* **PROBLEM A**: According to the forum thread on college tours, how long does Caltrain take to get from Palo Alto to SF?

* **ARTICLE**:

——————

Anonymous
Post 10/27/2025 16:58     Subject: Schools you toured that you were surprised you liked or didn’t like?

Anonymous wrote:
Anonymous wrote:
Anonymous wrote:
Anonymous wrote:
Anonymous wrote:
Anonymous wrote:
Anonymous wrote:Absolutely loved Stanford.

-Mediterranean weather
-Spanish architecture
-proximity to San Francisco, Lake Tahoe
-palm trees galore
-non football sports culture


Stanford is very close to SF but not that close to Tahoe. It's 4 hour drive without traffic.


It’s not even that close to SF. It’s like 45 mins if you have a car?


Caltrain goes from Palo Alto to SF in 30 minutes- no need for a car.
As for Tahoe, it’s indeed a 4 hour drive but I can’t think of any peer college that can get you that close to alpine skiing (sorry Vermont doesn’t come close)


um Dartmouth has it own ski area.


Not in the least bit comparable to skiing in the Sierras


DP. Agree Sierra skiing way better than northeast. That doesn't make Stanford a good school for skiing though. Round trip to Tahoe is 7-10 hours on the road depending on traffic. Dartmouth hill is tiny but it's is a 15 minute shuttle ride from campus. It's very easy to ski a couple hours with friends.

Of course best school for skiing is University of Utah.


Colorado schools are pretty good for skiing too. Much closer than Stanford to good skiing.
Anonymous
Post 10/27/2025 16:49     Subject: Schools you toured that you were surprised you liked or didn’t like?

lol like anyone is looking at Duke and UConn as possible schools. And Duke’s undergraduate enrollment is 6,800 kids hardly big.
Anonymous
Post 10/27/2025 16:39     Subject: Schools you toured that you were surprised you liked or didn’t like?

Anonymous wrote:At the schools where my kids attended (Yale and UPenn), the admissions offices weren't directly involved in selecting the tour guides. Applicants for those positions were evaluated, interviewed, and selected by other students who already held tour guide positions. And at both places, the application process was lengthy and very competitive.


So if you get one of the pretentious Yale tour guides and are turned off, you should definitely flee, because you know they had the attributes held in high regard by other Yale students.
Anonymous
Post 10/27/2025 16:18     Subject: Schools you toured that you were surprised you liked or didn’t like?

At the schools where my kids attended (Yale and UPenn), the admissions offices weren't directly involved in selecting the tour guides. Applicants for those positions were evaluated, interviewed, and selected by other students who already held tour guide positions. And at both places, the application process was lengthy and very competitive.

——————

* **PROBLEM B**: Return, unchanged, the lines of the listing below, starting with the line containing "In this displayed" and going on through the line containing "81.1 metres", both included.

——————

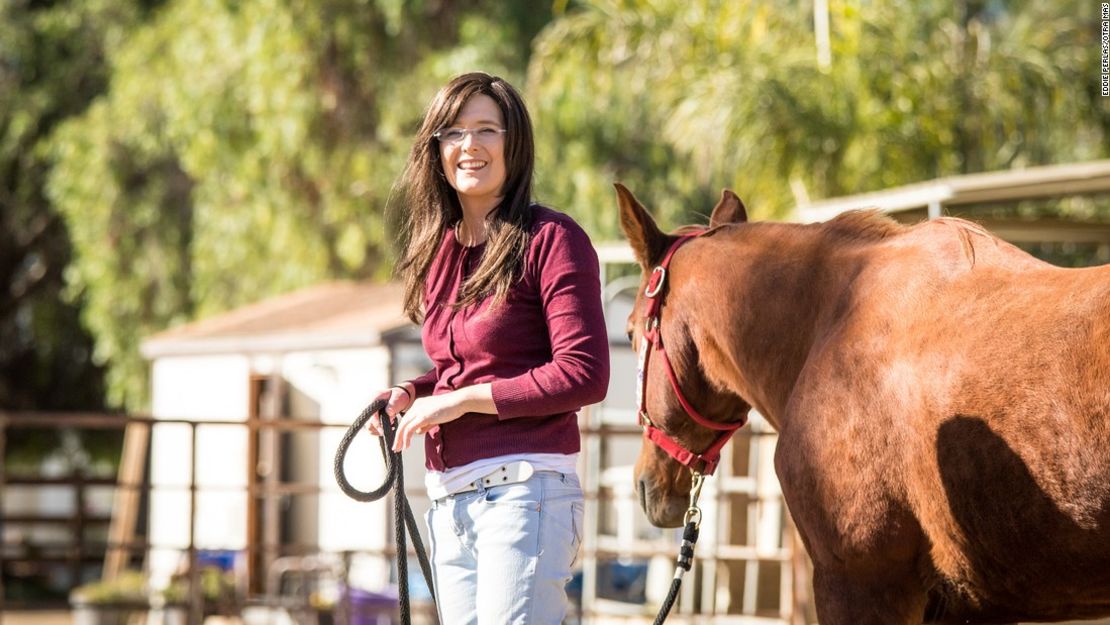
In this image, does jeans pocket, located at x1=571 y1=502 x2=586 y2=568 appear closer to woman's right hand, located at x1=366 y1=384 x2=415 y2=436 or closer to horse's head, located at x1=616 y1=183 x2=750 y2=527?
woman's right hand, located at x1=366 y1=384 x2=415 y2=436

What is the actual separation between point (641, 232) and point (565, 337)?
726mm

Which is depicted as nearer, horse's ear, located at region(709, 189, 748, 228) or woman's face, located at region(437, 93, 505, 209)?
woman's face, located at region(437, 93, 505, 209)

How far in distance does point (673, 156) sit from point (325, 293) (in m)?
3.97

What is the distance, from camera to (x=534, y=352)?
105 inches

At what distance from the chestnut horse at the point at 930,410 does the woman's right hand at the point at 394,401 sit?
0.70 m

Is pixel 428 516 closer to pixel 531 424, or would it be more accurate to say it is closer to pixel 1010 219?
pixel 531 424

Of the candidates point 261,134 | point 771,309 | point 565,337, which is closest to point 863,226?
point 771,309

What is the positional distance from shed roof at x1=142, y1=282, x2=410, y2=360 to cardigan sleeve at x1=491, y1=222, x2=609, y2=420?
8.90 metres

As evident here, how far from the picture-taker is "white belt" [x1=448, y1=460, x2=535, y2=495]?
2568 millimetres

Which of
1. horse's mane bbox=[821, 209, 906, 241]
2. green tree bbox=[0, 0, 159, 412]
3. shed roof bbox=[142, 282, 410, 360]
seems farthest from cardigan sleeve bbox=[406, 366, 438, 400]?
green tree bbox=[0, 0, 159, 412]

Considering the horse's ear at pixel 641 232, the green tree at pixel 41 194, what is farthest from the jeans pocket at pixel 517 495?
the green tree at pixel 41 194

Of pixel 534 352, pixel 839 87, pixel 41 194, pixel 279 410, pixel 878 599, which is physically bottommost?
pixel 279 410

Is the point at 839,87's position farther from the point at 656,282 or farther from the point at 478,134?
the point at 478,134

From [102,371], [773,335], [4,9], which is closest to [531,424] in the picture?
[773,335]
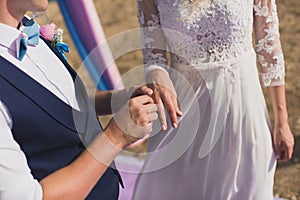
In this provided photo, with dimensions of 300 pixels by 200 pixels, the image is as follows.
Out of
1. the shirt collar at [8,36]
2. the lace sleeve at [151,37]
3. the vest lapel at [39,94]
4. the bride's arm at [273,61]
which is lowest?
the bride's arm at [273,61]

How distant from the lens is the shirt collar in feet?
4.25

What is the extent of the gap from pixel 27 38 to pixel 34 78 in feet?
0.41

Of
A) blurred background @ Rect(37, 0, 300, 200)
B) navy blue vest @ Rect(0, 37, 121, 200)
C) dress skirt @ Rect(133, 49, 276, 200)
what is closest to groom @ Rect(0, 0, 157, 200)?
navy blue vest @ Rect(0, 37, 121, 200)

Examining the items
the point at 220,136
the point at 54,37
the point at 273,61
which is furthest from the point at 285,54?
the point at 54,37

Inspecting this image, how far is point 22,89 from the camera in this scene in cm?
125

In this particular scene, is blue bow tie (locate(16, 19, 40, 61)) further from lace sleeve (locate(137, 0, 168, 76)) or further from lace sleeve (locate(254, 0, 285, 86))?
lace sleeve (locate(254, 0, 285, 86))

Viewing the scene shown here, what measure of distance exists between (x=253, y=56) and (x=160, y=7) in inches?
16.5

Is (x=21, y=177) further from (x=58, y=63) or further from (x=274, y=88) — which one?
(x=274, y=88)

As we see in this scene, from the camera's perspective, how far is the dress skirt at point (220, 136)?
210 centimetres

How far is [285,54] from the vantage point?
530cm

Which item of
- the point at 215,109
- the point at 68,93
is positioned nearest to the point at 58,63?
the point at 68,93

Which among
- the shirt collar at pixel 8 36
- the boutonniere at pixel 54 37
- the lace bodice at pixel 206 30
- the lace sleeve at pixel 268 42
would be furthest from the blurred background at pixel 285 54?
the shirt collar at pixel 8 36

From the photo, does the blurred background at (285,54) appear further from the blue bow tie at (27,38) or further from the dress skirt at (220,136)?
the blue bow tie at (27,38)

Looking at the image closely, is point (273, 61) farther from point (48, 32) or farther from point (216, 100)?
point (48, 32)
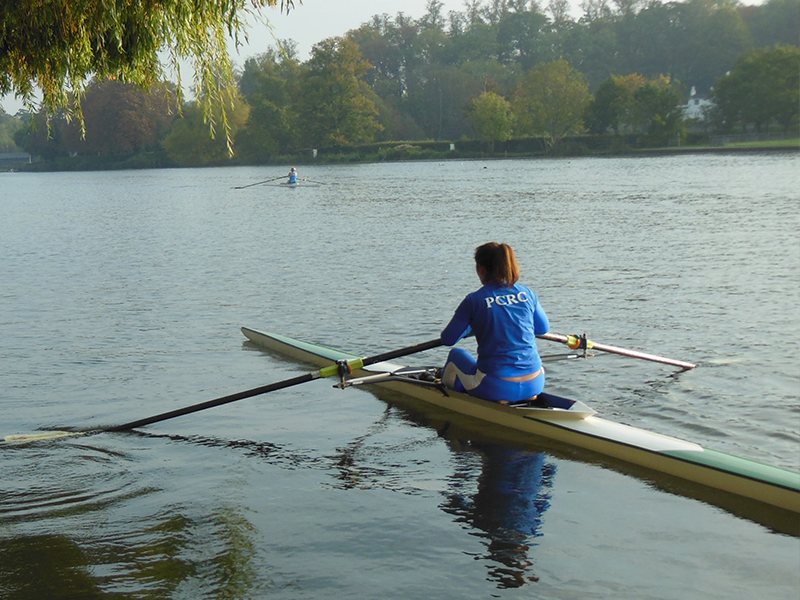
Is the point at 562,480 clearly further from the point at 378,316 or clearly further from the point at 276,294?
the point at 276,294

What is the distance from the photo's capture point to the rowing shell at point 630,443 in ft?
19.5

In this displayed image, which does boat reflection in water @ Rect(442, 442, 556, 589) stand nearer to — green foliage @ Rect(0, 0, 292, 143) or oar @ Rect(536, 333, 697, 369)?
oar @ Rect(536, 333, 697, 369)

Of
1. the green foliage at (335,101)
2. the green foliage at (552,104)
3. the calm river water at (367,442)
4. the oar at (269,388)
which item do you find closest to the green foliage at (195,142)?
the green foliage at (335,101)

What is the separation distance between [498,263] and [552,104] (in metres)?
98.0

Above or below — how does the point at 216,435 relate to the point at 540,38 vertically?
below

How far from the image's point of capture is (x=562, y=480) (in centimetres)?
666

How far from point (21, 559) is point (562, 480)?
3982 mm

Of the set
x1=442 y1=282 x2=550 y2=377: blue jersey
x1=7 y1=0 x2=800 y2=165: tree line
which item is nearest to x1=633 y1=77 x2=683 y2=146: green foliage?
x1=7 y1=0 x2=800 y2=165: tree line

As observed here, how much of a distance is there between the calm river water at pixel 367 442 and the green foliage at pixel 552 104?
81.1 metres

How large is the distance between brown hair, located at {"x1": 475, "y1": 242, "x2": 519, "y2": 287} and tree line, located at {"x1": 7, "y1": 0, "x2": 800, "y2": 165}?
87.5 meters

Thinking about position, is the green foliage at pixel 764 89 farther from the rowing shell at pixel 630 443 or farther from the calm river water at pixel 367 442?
the rowing shell at pixel 630 443

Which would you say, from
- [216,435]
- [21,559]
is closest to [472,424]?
[216,435]

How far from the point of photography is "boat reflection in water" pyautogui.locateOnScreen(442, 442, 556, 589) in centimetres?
535

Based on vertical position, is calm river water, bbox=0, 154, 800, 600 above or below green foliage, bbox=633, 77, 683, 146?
below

——————

* **COMPLETE OUTPUT A**: 30 minutes

* **COMPLETE OUTPUT B**:
In this displayed image, which does boat reflection in water @ Rect(442, 442, 556, 589) stand nearer to — green foliage @ Rect(0, 0, 292, 143) or oar @ Rect(536, 333, 697, 369)?
oar @ Rect(536, 333, 697, 369)

Of
1. the green foliage at (335,101)
2. the green foliage at (552,104)
3. the calm river water at (367,442)
4. the oar at (269,388)
which item do you find closest to the green foliage at (195,142)?
the green foliage at (335,101)

What is the separation distance between [498,263] and [552,104] (in metres)?
98.0

Above or below — how does the point at 216,435 relate to the point at 540,38 vertically?
below

How far from the image's point of capture is (x=562, y=480) (in centimetres)?
666

How far from point (21, 559) is point (562, 480)?
3982 mm

Of the set
x1=442 y1=282 x2=550 y2=377: blue jersey
x1=7 y1=0 x2=800 y2=165: tree line
which item is nearest to x1=633 y1=77 x2=683 y2=146: green foliage?
x1=7 y1=0 x2=800 y2=165: tree line

As observed here, how much of a distance is there between the calm river water at pixel 367 442 and the green foliage at pixel 552 104?
81.1 metres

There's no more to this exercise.